▶ **Source**:
==========

I have used the GoT dataset more times than I can remember, so I decided to explore the internet and search for new exciting graphs. I stumbled upon this Lord of the Rings dataset made available by José Calvo that we will use in this blog post.

The dataset describes interactions between persons, places, groups, and things (The Ring). When choosing how to model this dataset, I decided to have "main" nodes with two labels, primary label "Node" and secondary label one of the following:

* Person
* Place
* Group
* Thing

In [4]:
# Import nodes
import_nodes_query = """

LOAD CSV WITH HEADERS FROM 
"https://raw.githubusercontent.com/morethanbooks/projects/master/LotR/ontologies/ontology.csv" as row 
FIELDTERMINATOR "\t" 
WITH row, CASE row.type WHEN 'per' THEN 'Person' 
                        WHEN 'gro' THEN 'Group' 
                        WHEN 'thin'THEN 'Thing' 
                        WHEN 'pla' THEN 'Place' 
                        END as label 
CALL apoc.create.nodes(['Node',label], [apoc.map.clean(row,['type','subtype'],[null,""])]) YIELD node 
WITH node, row.subtype as class 
MERGE (c:Class{id:class}) 
MERGE (node)-[:PART_OF]->(c)

"""

run_query(import_nodes_query)

==========

▶ **Given information**:
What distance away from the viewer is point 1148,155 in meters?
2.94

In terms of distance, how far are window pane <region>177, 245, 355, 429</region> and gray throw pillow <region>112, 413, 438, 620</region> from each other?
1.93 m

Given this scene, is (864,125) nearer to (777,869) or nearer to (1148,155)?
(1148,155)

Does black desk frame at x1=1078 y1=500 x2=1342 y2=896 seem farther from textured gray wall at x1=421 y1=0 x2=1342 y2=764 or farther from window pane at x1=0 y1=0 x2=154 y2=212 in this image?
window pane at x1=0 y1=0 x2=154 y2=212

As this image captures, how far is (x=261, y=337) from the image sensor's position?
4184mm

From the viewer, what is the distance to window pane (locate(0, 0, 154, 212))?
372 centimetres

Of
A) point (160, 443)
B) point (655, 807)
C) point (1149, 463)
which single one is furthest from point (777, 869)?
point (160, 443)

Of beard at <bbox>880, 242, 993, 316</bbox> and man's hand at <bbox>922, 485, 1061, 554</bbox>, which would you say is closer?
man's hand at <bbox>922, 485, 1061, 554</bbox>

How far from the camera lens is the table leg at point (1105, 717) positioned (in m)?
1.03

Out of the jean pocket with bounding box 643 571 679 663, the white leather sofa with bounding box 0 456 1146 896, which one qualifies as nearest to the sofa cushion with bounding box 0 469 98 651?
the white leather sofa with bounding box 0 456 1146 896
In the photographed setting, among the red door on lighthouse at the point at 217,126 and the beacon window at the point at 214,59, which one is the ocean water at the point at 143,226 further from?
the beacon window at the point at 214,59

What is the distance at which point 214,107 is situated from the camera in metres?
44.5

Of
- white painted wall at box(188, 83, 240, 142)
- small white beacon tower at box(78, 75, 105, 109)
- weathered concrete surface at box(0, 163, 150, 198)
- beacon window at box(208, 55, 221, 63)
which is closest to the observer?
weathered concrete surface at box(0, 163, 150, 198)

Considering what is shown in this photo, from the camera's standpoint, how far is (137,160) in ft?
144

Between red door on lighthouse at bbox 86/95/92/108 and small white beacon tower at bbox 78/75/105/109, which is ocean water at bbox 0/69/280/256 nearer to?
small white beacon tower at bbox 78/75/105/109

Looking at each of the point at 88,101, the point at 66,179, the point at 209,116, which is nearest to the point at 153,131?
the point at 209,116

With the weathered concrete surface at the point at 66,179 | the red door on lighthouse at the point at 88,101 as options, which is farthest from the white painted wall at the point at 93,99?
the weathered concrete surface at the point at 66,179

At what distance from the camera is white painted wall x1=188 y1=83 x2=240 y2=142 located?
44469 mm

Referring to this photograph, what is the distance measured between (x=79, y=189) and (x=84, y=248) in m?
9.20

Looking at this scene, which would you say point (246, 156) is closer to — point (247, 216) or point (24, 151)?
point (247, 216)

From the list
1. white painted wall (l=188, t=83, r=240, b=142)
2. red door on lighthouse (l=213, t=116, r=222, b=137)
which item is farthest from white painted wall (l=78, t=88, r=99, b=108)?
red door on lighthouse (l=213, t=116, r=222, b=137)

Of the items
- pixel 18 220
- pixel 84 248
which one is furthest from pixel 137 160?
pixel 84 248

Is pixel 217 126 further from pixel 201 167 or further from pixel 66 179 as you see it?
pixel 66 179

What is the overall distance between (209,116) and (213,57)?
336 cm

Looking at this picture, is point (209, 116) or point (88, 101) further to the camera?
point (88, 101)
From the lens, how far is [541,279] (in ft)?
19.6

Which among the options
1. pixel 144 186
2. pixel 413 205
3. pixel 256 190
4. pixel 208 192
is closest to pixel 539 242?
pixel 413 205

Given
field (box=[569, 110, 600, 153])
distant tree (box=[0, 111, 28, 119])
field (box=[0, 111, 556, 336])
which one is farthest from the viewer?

==========

▶ **Stated problem A**:
Check the following statements against the text about the Lord of the Rings dataset. For each one, answer yes or no and quote the words from the text that decide it.
(i) The dataset was made available by José Calvo.
(ii) Each "main" node is given a single label.
(iii) Rows whose type is 'pla' receive the label Group.
▶ **Stated problem B**: In the listing, write out the lines from the one with "Which among the options" through the end of the listing.

▶ **Task result A**:
(i) Yes: "this Lord of the Rings dataset made available by José Calvo"
(ii) No: "I decided to have "main" nodes with two labels"
(iii) No: "WHEN 'pla' THEN 'Place'"

▶ **Task result B**:
Which among the options
1. pixel 144 186
2. pixel 413 205
3. pixel 256 190
4. pixel 208 192
is closest to pixel 539 242?
pixel 413 205

Given
field (box=[569, 110, 600, 153])
distant tree (box=[0, 111, 28, 119])
field (box=[0, 111, 556, 336])
which one is farthest from the viewer?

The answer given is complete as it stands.